Figure 2. The network structure of Selfee (Self-supervised Features Extraction).

(A) The architecture of Selfee networks. Each live-frame is randomly transformed twice before being fed into Selfee. Data augmentations include crop, rotation, flip, Turbo, and color jitter. (B) Selfee adopts a SimSiam-style network structure with additional group discriminators. Loss 1 is canonical negative cosine loss, and loss 2 is the newly proposed CLD (cross-level instance-group discrimination) loss. (C) A brief illustration of two loss terms used in Selfee. The first term of loss is negative cosine loss, and the outcome from the reference branch is detached from the computational graph to prevent mode collapse. The second term of loss is the CLD loss. All data points are colored based on the clustering result of the upper branch, and points representing the same instance are attached by lines. For one instance, the orange triangle, its representation from one branch is compared with cluster centroids of another branch and yields affinities (green arrows). Loss 2 is calculated as the cross-entropy between the affinity vector and the cluster label of its counterpart (blue arrows).

Figure 2.

Figure 2—figure supplement 1. Different augmentations used for Selfee (Self-supervised Features Extraction) training.
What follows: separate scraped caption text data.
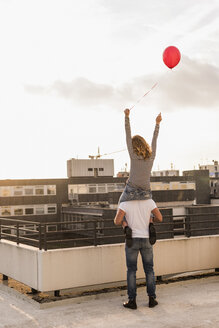 Back view of young couple on roof terrace at sunset - UUF12343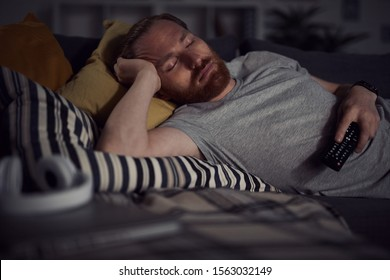 Portrait of bearded adult man sleeping on sofa while watching TV at night, copy space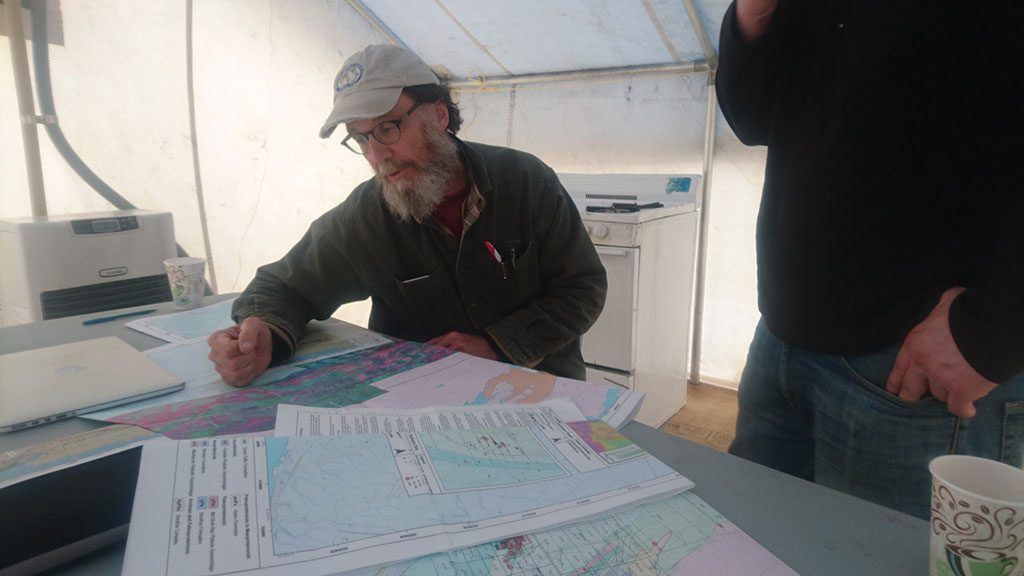 Aston Bay Holdings' chief geologist David Broughton looks over maps of the Storm copper project in Nunavut. Credit: Aston Bay Holdings.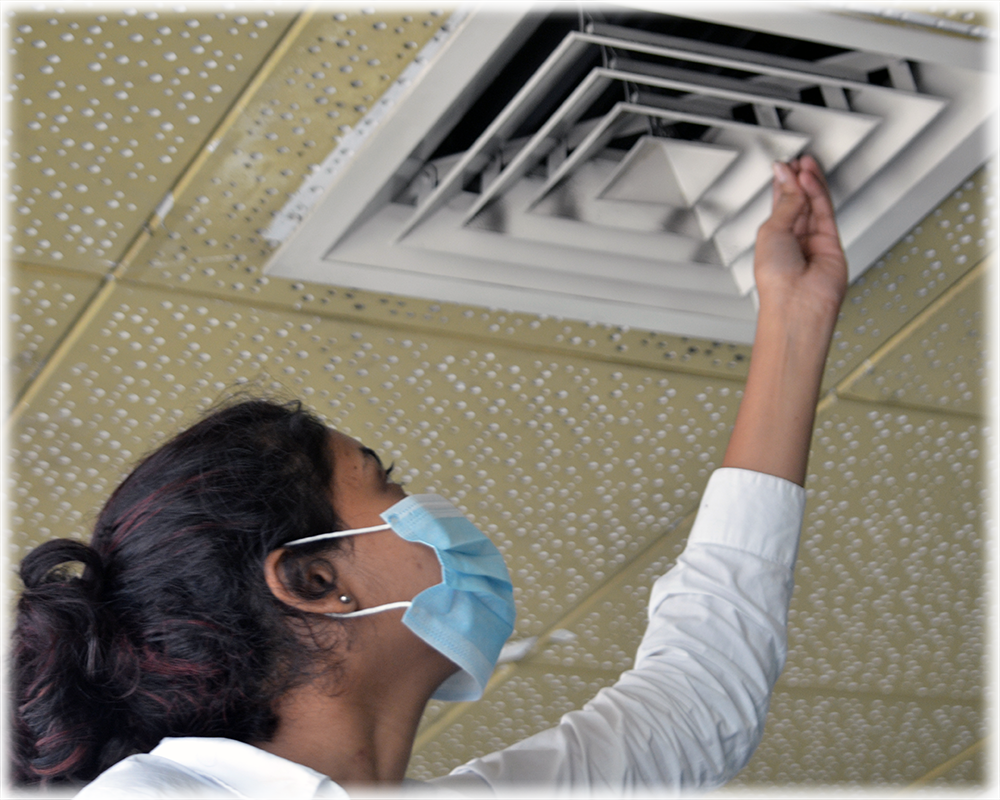 Individual wearing a mask attempting at removing a vent on ceiling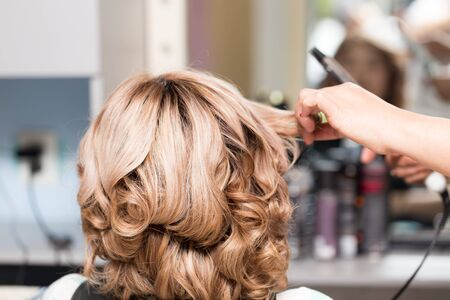Female Hairstyles on curling in a beauty salon Stock Photo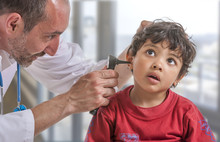 A Pediatrician Examining His Boy Patient's Ear At Doctor's Office
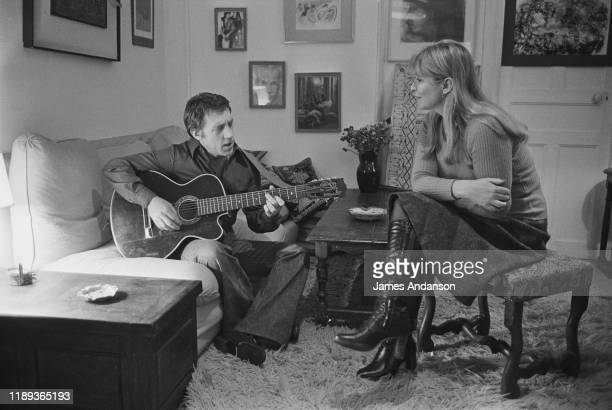 French actress Marina Vlady is serenaded by her husband Vladimir Vysotsky a Russian antiestablishment actor poet songwriter and singer at their home...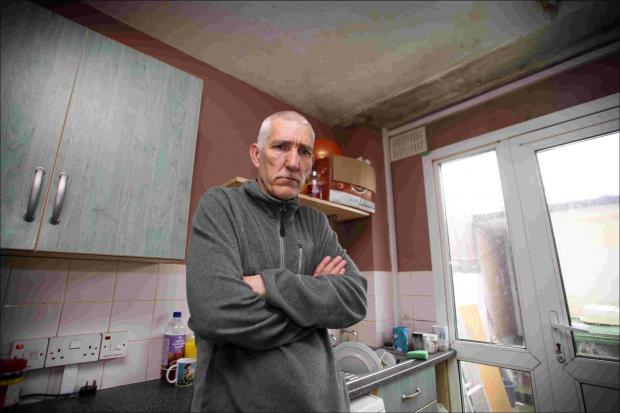 Ivan Vanderstichele is angry about the state of his council house, including his mouldy kitchen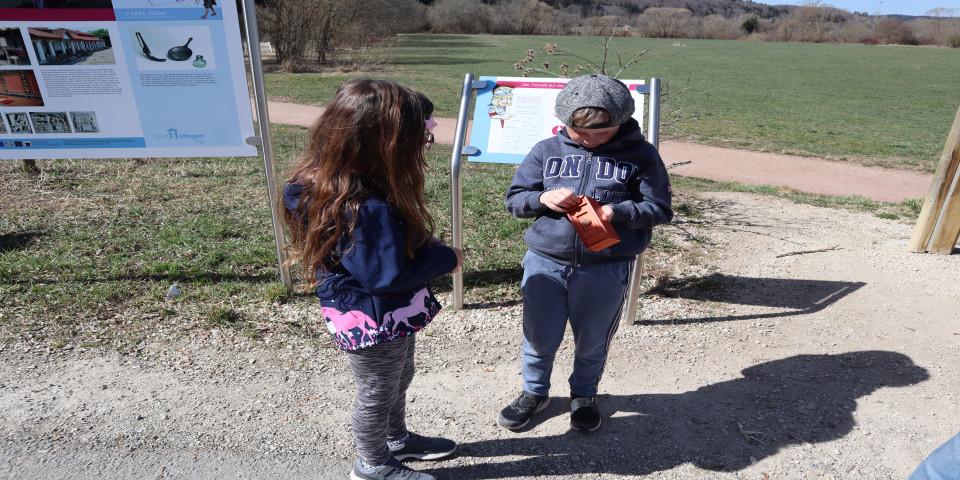 Ein Mädchen und ein Junge versuchen eine kleine Holzschachtel zu öffnen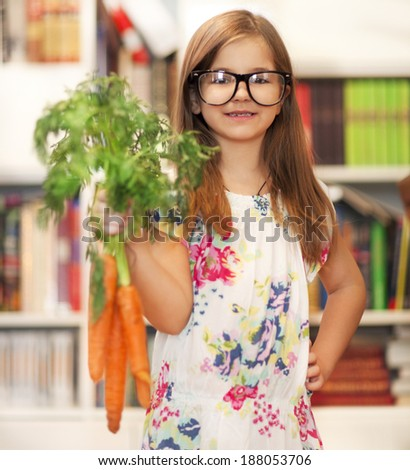Little smiling girl wearing glasses with bunch of organic carrots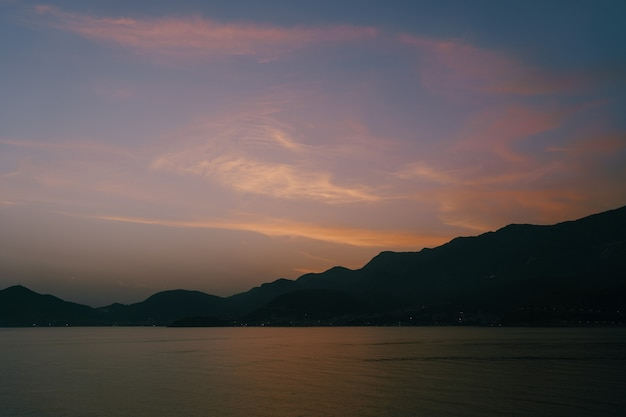 Twilight after sunset over the mountains and the sea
Figure 2—figure supplement 1.

(A) Visualization of each augmentation. For data augmentations, crop, rotation, flip, Turbo, and color jitter were applied. Each live-frame was randomly cropped into a smaller version containing more than 49% (70%×70%) of the original image; then the image was randomly (clockwise or anticlockwise) rotated for an angle smaller than the acute angle formed by the diagonal line and the vertical line, then the image would be vertically flipped, horizontally flipped, and/or applied the Turbo lookup table at the probability of 50%, respectively; and finally, the brightness, contrast, saturation, and hue were randomly adjusted within 10% variation. Detailed descriptions of each augmentation could be found in the Materials and methods and source codes.